Hong Qiao

Seminar Details

Host: Dr. Juan Dong

Time: 4:00 pm-5:00 pm

Location: BICH 108

Seminar Abstract

Cells rely on a constant dialogue between metabolism and the nucleus to adapt and survive under stress. Chromatin-modifying enzymes use metabolic cofactors to shape histone modifications, thereby reprogramming gene expression. This makes metabolism not just a supplier of energy, but also a direct regulator of the genome. Plants offer a powerful system to study this connection. The ethylene signaling pathway, a central regulator of growth and stress adaptation in Arabidopsis, provides a clear example. We discovered that EIN2, a key ethylene signaling component, directly influences histone acetylation (H3K14ac and H3K23ac) to reprogram gene expression. In ethylene-insensitive mutants, chromatin architecture is altered, blocking transcriptional responses.

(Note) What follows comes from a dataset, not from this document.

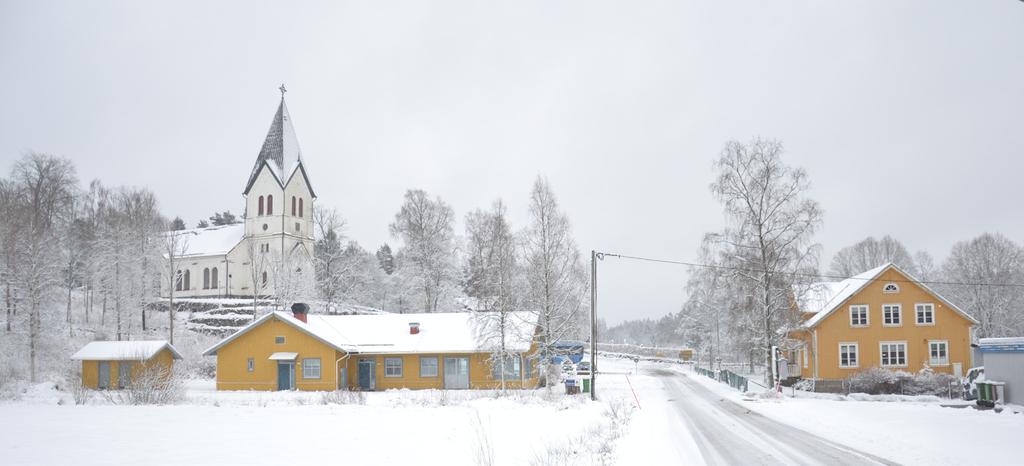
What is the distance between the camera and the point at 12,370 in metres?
36.9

Strikingly, we also found that the mitochondrial pyruvate dehydrogenase complex (PDC) can relocate to the nucleus, supplying acetyl-CoA to drive histone acetylation at stress-responsive genes. We focus on how ethylene signaling, chromatin regulation, and mitochondrial metabolism intersect to shape transcriptional responses to environmental stress. By uncovering these mechanisms, we reveal fundamental principles of how cells coordinate metabolic and chromatin states to adapt, with implications for resilience in both plants and broader biological systems.